Other members may be co-opted to contribute to the discussion of certain types of death when they occur:
· Emergency Department medical and nursing staff
· Primary Care
· Other paediatric input
· Obstetric staff
· Other Police representatives including accident investigators
· Fire Services
· Education
· Paediatric Pathologist
· Child and Adolescent Mental Health Services (CAMHS)
· Adult Mental Health Services
· Voluntary agencies
· Registrar of Births, Deaths, Marriages
· Community Safety
· Others as required
The Chair has the discretion to defer the meeting if the appropriate representatives or deputies, with relevant skill mix are not available for a meeting or there are insufficient numbers for the meeting to be held effectively.
4. Confidentiality and Information Sharing
Some information discussed at the CDOP meetings will not be anonymised prior to the meeting, it is therefore essential that all members adhere to strict guidelines on confidentiality and information sharing. Information is being shared in the public interest for the purposes set out in Working Together and is bound by legislation on data protection.
CDOP members will all be required to sign a confidentiality agreement before participating in the CDOP. Any ad-hoc or co-opted members and observers will also be required to sign/verbally agree the confidentiality agreement. At each meeting of the CDOP all participants will be required to acknowledge and sign the attendance sheet, confirming that they have understood the confidentiality agreement. If virtual meetings are held members will be asked to confirm their agreement at the beginning of the meeting.
Any reports, minutes and recommendations arising from the CDOP will be fully anonymised and steps taken to ensure that no personal information can be identified.
5. Accountability and Reporting arrangements
The CDOP will be accountable to the ICB and GCC Statutory Child Death Partners under Child Death Review Statutory and Operational Guidance (England) 2018.

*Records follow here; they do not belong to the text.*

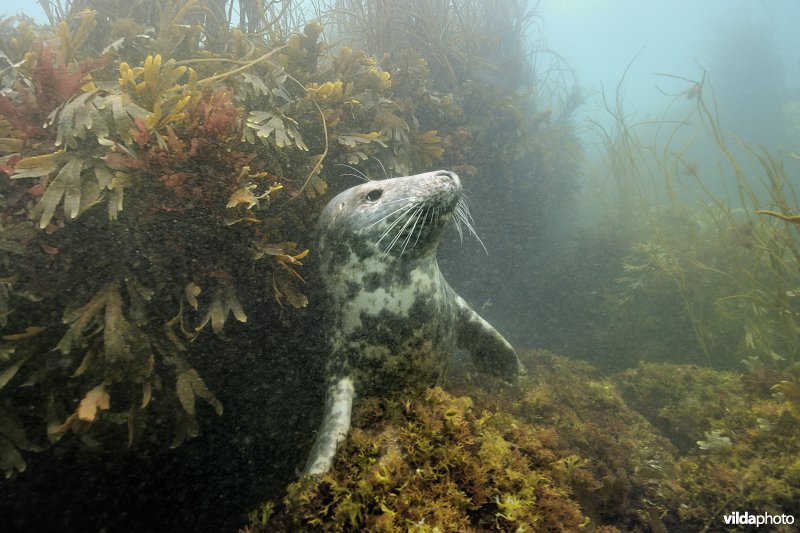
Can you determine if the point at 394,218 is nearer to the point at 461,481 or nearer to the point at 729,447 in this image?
the point at 461,481

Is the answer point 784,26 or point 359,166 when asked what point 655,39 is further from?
point 359,166

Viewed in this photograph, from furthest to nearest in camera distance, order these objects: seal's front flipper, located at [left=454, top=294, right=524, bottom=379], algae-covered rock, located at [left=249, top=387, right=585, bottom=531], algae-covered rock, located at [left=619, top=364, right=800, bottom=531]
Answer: seal's front flipper, located at [left=454, top=294, right=524, bottom=379]
algae-covered rock, located at [left=619, top=364, right=800, bottom=531]
algae-covered rock, located at [left=249, top=387, right=585, bottom=531]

The Child Death Overview Panel is responsible for ensuring the child death review team is held to account for the thorough review of all child deaths. CDOP will develop and approve its workplan and ensure that an annual report is produced in keeping with the Child Death Review Statutory and Operational Guidance (England) 2018 for the GSCP.
The CDOP takes responsibility for disseminating the lessons to be learnt to all relevant organisations and acts on any recommendations to improve policy, professional practice and inter-agency working to safeguard and promote the welfare of children.
The CDOP will supply data regularly on every child death as required by the Department for Education and Skills to bodies commissioned by the Department to undertake and publish nationally comparable, anonymised analyses of these deaths.
The CDOP will also provide data to the National Child Mortality Database (NCMD) on a regular basis via eCDOP.
6. Frequency of Meetings
The CDOP will in general meet at 2 monthly intervals but may hold extra meetings if matters are identified by the Chair of the panel or Chair of the Executive which require an earlier response.
7. Administration
· Meetings will be supported by the Child Death Review Coordinator and documents and minutes will be circulated 7 days prior to the next meeting.
· The Chair of the CDOP will ensure co-ordination with other working groups and will facilitate an annual review of these terms of reference and other associated documentation, amending as necessary.